Out of looking at my server error logs I thought to see if anyone has some ideas. I have had from 5 or so different ip addresses attempt to hit common urls in my server such as http://..../awstats and /admin etc. From what I can see all the attempts have had the appropriate ispconfig error page shown to them. My question is.... is there a script/plugin that can block repeated requests such as this from an ip address (ie ban the ip) e107 can do this on the website side of things but is there a ispconfig equivalent?
Thanks for the advice...I'll look into those options. Is it worthwhile sending an email to the abuse@ address? I am not sure of the protocol or even if that is worthwhile? Here is an extract from /etc/httpd/logs/error_log for a further understanding of the problem; [Sat Jun 30 13:41:51 2007] [error] [client 204.201.36.200] File does not exist: /var/www/sharedip/horde [Sat Jun 30 13:41:51 2007] [error] [client 204.201.36.200] File does not exist: /var/www/sharedip/horde0 [Sat Jun 30 13:41:52 2007] [error] [client 204.201.36.200] File does not exist: /var/www/sharedip/horde1 [Sat Jun 30 13:41:52 2007] [error] [client 204.201.36.200] File does not exist: /var/www/sharedip/horde2 [Sat Jun 30 13:41:52 2007] [error] [client 204.201.36.200] File does not exist: /var/www/sharedip/horde3 [Sat Jun 30 13:48:42 2007] [error] [client 204.201.36.200] File does not exist: /var/www/sharedip/thisdoesnotexistahaha.php Thanks..

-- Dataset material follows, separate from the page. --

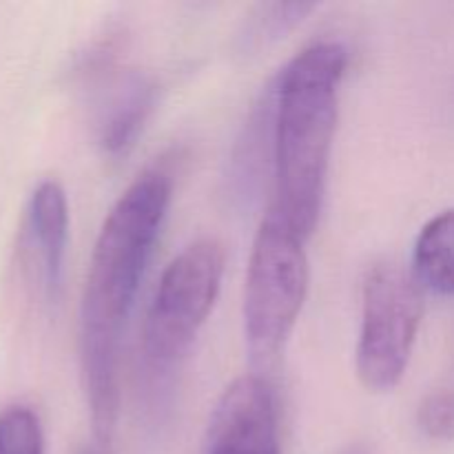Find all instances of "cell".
I'll return each instance as SVG.
<instances>
[{"mask_svg":"<svg viewBox=\"0 0 454 454\" xmlns=\"http://www.w3.org/2000/svg\"><path fill=\"white\" fill-rule=\"evenodd\" d=\"M171 191L167 168L142 171L114 204L93 247L80 304V364L93 442L114 439L122 331L167 217Z\"/></svg>","mask_w":454,"mask_h":454,"instance_id":"6da1fadb","label":"cell"},{"mask_svg":"<svg viewBox=\"0 0 454 454\" xmlns=\"http://www.w3.org/2000/svg\"><path fill=\"white\" fill-rule=\"evenodd\" d=\"M346 65L344 44L319 40L297 53L273 82V215L304 239L322 213Z\"/></svg>","mask_w":454,"mask_h":454,"instance_id":"7a4b0ae2","label":"cell"},{"mask_svg":"<svg viewBox=\"0 0 454 454\" xmlns=\"http://www.w3.org/2000/svg\"><path fill=\"white\" fill-rule=\"evenodd\" d=\"M309 295L304 238L270 213L253 239L244 286V337L255 364L284 350Z\"/></svg>","mask_w":454,"mask_h":454,"instance_id":"3957f363","label":"cell"},{"mask_svg":"<svg viewBox=\"0 0 454 454\" xmlns=\"http://www.w3.org/2000/svg\"><path fill=\"white\" fill-rule=\"evenodd\" d=\"M224 262V247L211 238L189 244L168 262L142 328L151 372L164 375L189 353L220 295Z\"/></svg>","mask_w":454,"mask_h":454,"instance_id":"277c9868","label":"cell"},{"mask_svg":"<svg viewBox=\"0 0 454 454\" xmlns=\"http://www.w3.org/2000/svg\"><path fill=\"white\" fill-rule=\"evenodd\" d=\"M424 317L415 275L397 264H377L362 286V331L355 368L371 393H390L403 380Z\"/></svg>","mask_w":454,"mask_h":454,"instance_id":"5b68a950","label":"cell"},{"mask_svg":"<svg viewBox=\"0 0 454 454\" xmlns=\"http://www.w3.org/2000/svg\"><path fill=\"white\" fill-rule=\"evenodd\" d=\"M96 80V137L105 153L120 155L136 142L158 102V84L136 69H120L109 47L91 62Z\"/></svg>","mask_w":454,"mask_h":454,"instance_id":"8992f818","label":"cell"},{"mask_svg":"<svg viewBox=\"0 0 454 454\" xmlns=\"http://www.w3.org/2000/svg\"><path fill=\"white\" fill-rule=\"evenodd\" d=\"M208 454H279L278 403L262 377L244 375L224 390L208 430Z\"/></svg>","mask_w":454,"mask_h":454,"instance_id":"52a82bcc","label":"cell"},{"mask_svg":"<svg viewBox=\"0 0 454 454\" xmlns=\"http://www.w3.org/2000/svg\"><path fill=\"white\" fill-rule=\"evenodd\" d=\"M67 238H69V207L65 189L56 180H44L31 193L25 215V242L35 264L40 286L56 295L62 279Z\"/></svg>","mask_w":454,"mask_h":454,"instance_id":"ba28073f","label":"cell"},{"mask_svg":"<svg viewBox=\"0 0 454 454\" xmlns=\"http://www.w3.org/2000/svg\"><path fill=\"white\" fill-rule=\"evenodd\" d=\"M415 278L434 293L454 295V208L434 215L415 244Z\"/></svg>","mask_w":454,"mask_h":454,"instance_id":"9c48e42d","label":"cell"},{"mask_svg":"<svg viewBox=\"0 0 454 454\" xmlns=\"http://www.w3.org/2000/svg\"><path fill=\"white\" fill-rule=\"evenodd\" d=\"M317 9L315 3H264L257 4L247 18L244 31L239 34L242 51H260L278 40L286 38L295 27H300Z\"/></svg>","mask_w":454,"mask_h":454,"instance_id":"30bf717a","label":"cell"},{"mask_svg":"<svg viewBox=\"0 0 454 454\" xmlns=\"http://www.w3.org/2000/svg\"><path fill=\"white\" fill-rule=\"evenodd\" d=\"M44 437L38 415L27 406L0 412V454H43Z\"/></svg>","mask_w":454,"mask_h":454,"instance_id":"8fae6325","label":"cell"},{"mask_svg":"<svg viewBox=\"0 0 454 454\" xmlns=\"http://www.w3.org/2000/svg\"><path fill=\"white\" fill-rule=\"evenodd\" d=\"M417 424L430 439H454V390H437L421 402Z\"/></svg>","mask_w":454,"mask_h":454,"instance_id":"7c38bea8","label":"cell"},{"mask_svg":"<svg viewBox=\"0 0 454 454\" xmlns=\"http://www.w3.org/2000/svg\"><path fill=\"white\" fill-rule=\"evenodd\" d=\"M80 454H111V443H102V442H93L91 446L84 448Z\"/></svg>","mask_w":454,"mask_h":454,"instance_id":"4fadbf2b","label":"cell"},{"mask_svg":"<svg viewBox=\"0 0 454 454\" xmlns=\"http://www.w3.org/2000/svg\"><path fill=\"white\" fill-rule=\"evenodd\" d=\"M344 454H368V452L364 450V448H350V450L344 452Z\"/></svg>","mask_w":454,"mask_h":454,"instance_id":"5bb4252c","label":"cell"}]
</instances>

Most of the times you won't get feedback, when reporting to the abuse address. Often you get an automatic reply, seldom you get personal feedback. If it has any effect at all? I don't know, but every compromised machine less is a good machine, so I just keep on sending mail. Basically, I just forward the fail2ban mail and add some standard text to it.
Thank again for the reply...I'll get my head around the ban script and do as you say with the emails. It would be nice to make a reverse hack but then we would be the same as them!!!!! Thanks all for your help.